===== EXTRACTED INFORMATION
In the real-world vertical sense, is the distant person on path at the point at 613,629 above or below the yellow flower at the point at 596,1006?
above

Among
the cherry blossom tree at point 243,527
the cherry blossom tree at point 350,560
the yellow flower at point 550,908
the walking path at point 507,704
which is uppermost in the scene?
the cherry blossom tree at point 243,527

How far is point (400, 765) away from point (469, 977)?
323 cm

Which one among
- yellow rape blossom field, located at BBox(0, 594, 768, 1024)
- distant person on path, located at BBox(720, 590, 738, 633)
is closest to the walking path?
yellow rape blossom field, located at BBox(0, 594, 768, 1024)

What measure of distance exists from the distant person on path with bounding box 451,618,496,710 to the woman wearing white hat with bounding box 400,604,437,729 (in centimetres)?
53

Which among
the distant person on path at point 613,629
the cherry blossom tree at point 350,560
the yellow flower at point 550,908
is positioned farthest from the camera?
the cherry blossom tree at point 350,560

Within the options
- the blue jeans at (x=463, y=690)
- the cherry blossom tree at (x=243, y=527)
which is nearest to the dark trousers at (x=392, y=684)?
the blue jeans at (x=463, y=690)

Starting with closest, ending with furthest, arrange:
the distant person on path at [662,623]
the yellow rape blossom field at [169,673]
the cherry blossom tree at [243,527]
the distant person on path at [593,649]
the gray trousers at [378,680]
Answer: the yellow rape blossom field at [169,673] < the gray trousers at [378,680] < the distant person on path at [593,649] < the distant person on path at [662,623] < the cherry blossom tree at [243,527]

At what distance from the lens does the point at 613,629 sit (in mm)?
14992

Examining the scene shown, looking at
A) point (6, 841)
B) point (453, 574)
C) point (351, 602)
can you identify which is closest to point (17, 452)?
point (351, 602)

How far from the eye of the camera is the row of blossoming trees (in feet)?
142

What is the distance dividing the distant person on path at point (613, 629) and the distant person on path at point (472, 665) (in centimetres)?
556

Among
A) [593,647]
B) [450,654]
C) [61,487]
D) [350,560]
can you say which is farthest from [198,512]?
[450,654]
==========
EXERCISE
Print out every record again, exactly and in full.

OUTPUT FOR THIS TASK
In the real-world vertical sense, is the distant person on path at the point at 613,629 above or below the yellow flower at the point at 596,1006?
above

Among
the cherry blossom tree at point 243,527
the cherry blossom tree at point 350,560
the yellow flower at point 550,908
the walking path at point 507,704
which is uppermost in the scene?
the cherry blossom tree at point 243,527

How far is point (400, 765) away from point (469, 977)?
323 cm

Which one among
- yellow rape blossom field, located at BBox(0, 594, 768, 1024)
- distant person on path, located at BBox(720, 590, 738, 633)
is closest to the walking path?
yellow rape blossom field, located at BBox(0, 594, 768, 1024)

What measure of distance exists from the distant person on path with bounding box 451,618,496,710 to the woman wearing white hat with bounding box 400,604,437,729 (in centimetres)?
53

Which among
the distant person on path at point 613,629
the cherry blossom tree at point 350,560
the yellow flower at point 550,908
is positioned farthest from the camera?
the cherry blossom tree at point 350,560

Within the options
- the blue jeans at (x=463, y=690)
- the cherry blossom tree at (x=243, y=527)
which is nearest to the dark trousers at (x=392, y=684)?
the blue jeans at (x=463, y=690)

Starting with closest, ending with furthest, arrange:
the distant person on path at [662,623]
the yellow rape blossom field at [169,673]
the cherry blossom tree at [243,527]
the distant person on path at [593,649]
the gray trousers at [378,680]
Answer: the yellow rape blossom field at [169,673] < the gray trousers at [378,680] < the distant person on path at [593,649] < the distant person on path at [662,623] < the cherry blossom tree at [243,527]

At what distance from the lens does the point at 613,629 sit (in mm)?
14992

Examining the scene shown, looking at
A) point (6, 841)
B) point (453, 574)
C) point (351, 602)
can you identify which is closest to point (17, 452)?
point (351, 602)

How far from the eye of the camera is the row of blossoming trees (in feet)?
142

What is the distance dividing the distant person on path at point (613, 629) and the distant person on path at point (472, 665) (in centimetres)?
556

Among
A) [593,647]
B) [450,654]
C) [61,487]
D) [350,560]
can you say which is farthest from [198,512]?
[450,654]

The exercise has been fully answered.